COMPLETE THE FOLLOWING:
**A)** Decide whether each statement agrees with the text about the vintage Esprit dress. Answer yes or no for each and quote the words that settle it. (i) Pretty bought the dress in 1985 while pregnant with her son. (ii) Ways to learn a fetus's sex before birth were already in common use by the 1970s. (iii) Pretty's son weighed 10 lb. 8 oz. at birth.
**B)** Return the passage of the text about the vintage Esprit dress that starts with "4-year-old Ella in" and goes on through "all her being.", copied word for word.
**C)** According to the text about the vintage Esprit dress, in what city and state was Pretty pregnant in 1985?

TEXT EXCERPT:
* * *
4-year-old Ella in a very special vintage Esprit dress

What could be a more awesome birthday gift for your 64th. birthday than to see your granddaughter wearing a dress you bought when you were pregnant with your son in 1985? For Pretty whose birthday was yesterday, nothing could have made her happier than to see the dress she had carefully preserved for nearly forty years finally being worn by a child she loved with all her being.

In the 1970s technologies made it possible to determine the sex of a fetus before the baby was born; however, these measures were not popular until the 1990s which meant that in 1985 in Columbia, South Carolina when Pretty was pregnant during the very hot summer months and shopping for fashionable clothes for her baby to be, she had no idea that instead of a dainty little baby girl who would treasure a fashionable Esprit dress when she was four years old, she would have a 10 lb. 8 oz. baby boy who probably could have worn that dress on the day he was born.
* * *
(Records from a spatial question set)
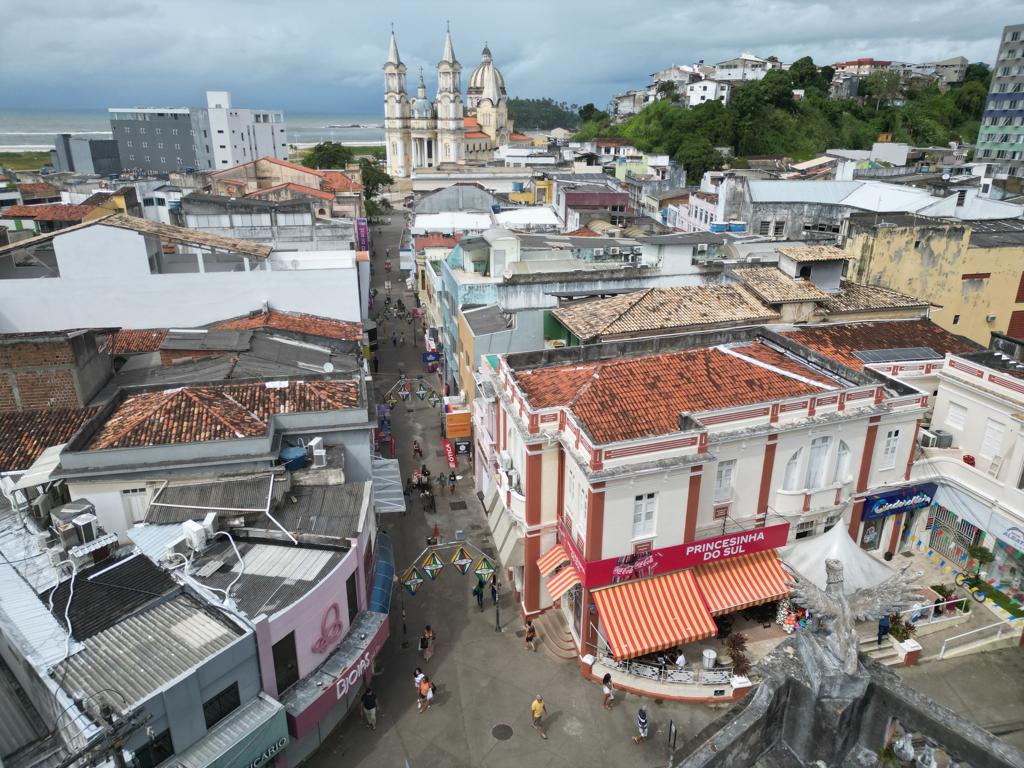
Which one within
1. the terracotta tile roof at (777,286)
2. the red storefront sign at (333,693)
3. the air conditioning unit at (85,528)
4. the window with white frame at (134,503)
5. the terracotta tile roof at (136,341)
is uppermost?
the terracotta tile roof at (777,286)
* * *
ANSWERS:
**A)**
(i) Yes: "a dress you bought when you were pregnant with your son in 1985"
(ii) No: "these measures were not popular until the 1990s"
(iii) Yes: "she would have a 10 lb. 8 oz. baby boy"

**B)**
4-year-old Ella in a very special vintage Esprit dress

What could be a more awesome birthday gift for your 64th. birthday than to see your granddaughter wearing a dress you bought when you were pregnant with your son in 1985? For Pretty whose birthday was yesterday, nothing could have made her happier than to see the dress she had carefully preserved for nearly forty years finally being worn by a child she loved with all her being.

**C)** Columbia, South Carolina.